Before D-Bus became widely adopted, desktop environments and applications used various methods for inter-process communication and system integration. They relied on direct IPC mechanisms like Unix domain sockets, named pipes, or shared memory, and utilized the X Window System's built-in protocols for tasks such as clipboard management and window event handling. Custom solutions like KDE's DCOP were also common, tailored to specific needs but lacking the standardization of D-Bus. Now desktop applications communicated through configuration files, polling for changes, or using environment variables for session management. Sure these methods somewhat worked, they lacked the level of flexibility, efficiency, and ease of use that D-Bus provides, which standardized IPC across different environments and applications.
 
utilized the X Window System's built-in protocols for tasks such as clipboard management and window event handling
Uhm, there's just one (extensible) X protocol, which for communication purposes offers some "primitives" (events/messages are builtin for the most basic stuff, but can be synthesized by any client, general-purpose selections with owners and "window properties" are offered, X design philosophy was "mechanism over policy" after all), so most of the protocols you're probably talking about are those specified on top of these primitives (like in ICCCM and EWMH, but also additional ones).
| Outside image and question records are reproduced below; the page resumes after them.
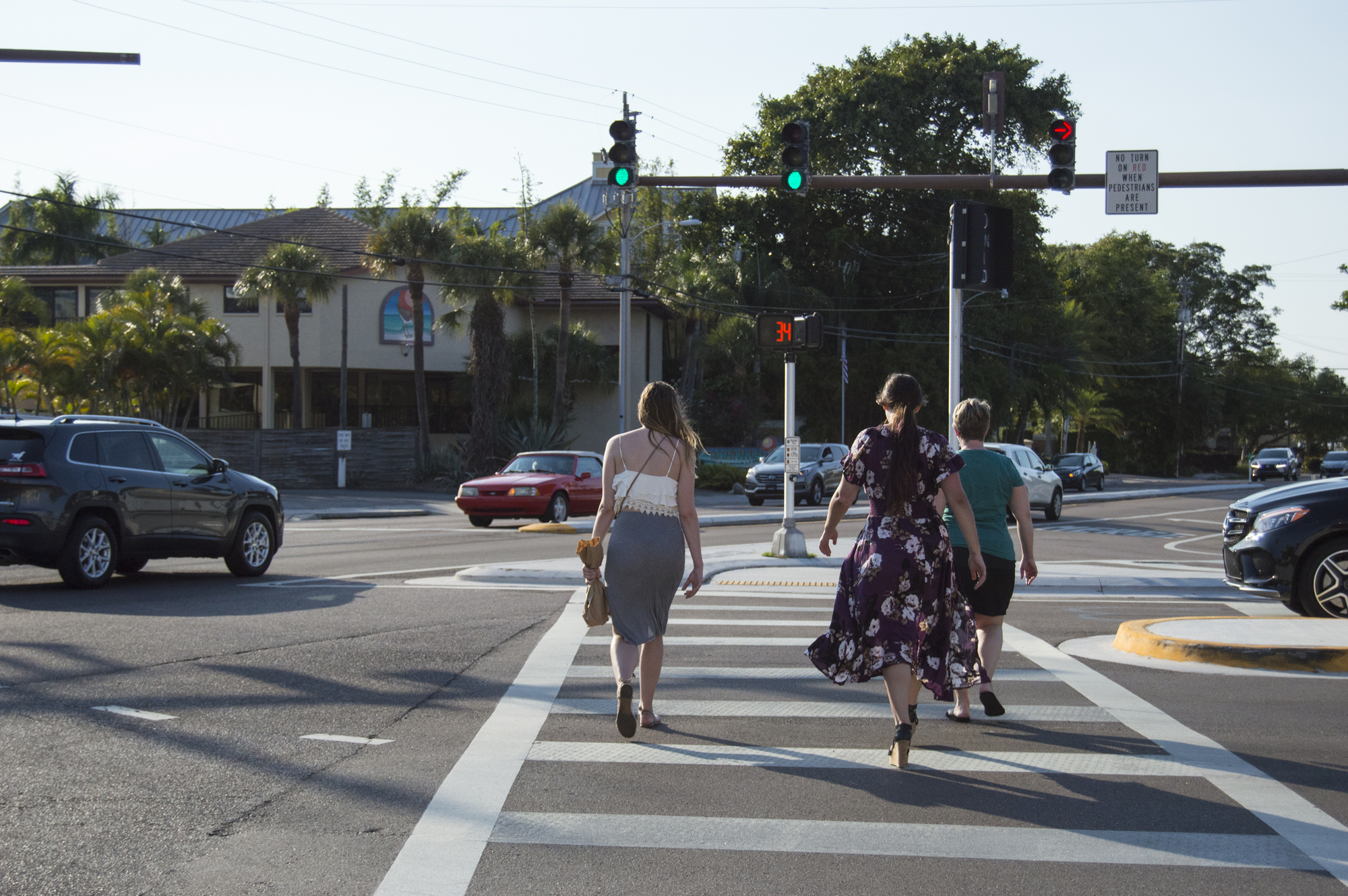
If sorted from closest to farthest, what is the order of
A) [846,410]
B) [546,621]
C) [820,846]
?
[820,846]
[546,621]
[846,410]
These protocols, when used correctly, work well for all the common interoperability stuff you'd want on a desktop regarding applications that aren't "part" of that desktop -- unless of course your goal is to eliminate the X server.

I already said that I think d-bus conceptually makes sense for tightly integrated desktop environments. It's certainly better than every desktop coming up with its own solution, and a somewhat complex desktop environment certainly has a need for something like that.

But it annoys me that protocols based on d-bus now also attempt to replace well-working protocols based on X11. I don't want to have dependencies on d-bus in every random application. Case in point, for the x11/xmoji utility I'm currently building (which only makes sense on X11 anyways, not on wayland), I plan to add an optional "tray icon". There's an old protocol supporting that based on the XEmbed protocol, and a newer one utilizing d-bus. With the old one, you can simply have a regular X window for your icon and e.g. use XRender on it. I'll only implement that one, although the large desktops nowadays use d-bus "natively". At least KDE offers compatibility through some proxy service, so I don't see why I should pull in even more dependencies just for such a simple and optional thing ... if a desktop only supports the d-bus variant, well then, no icon there.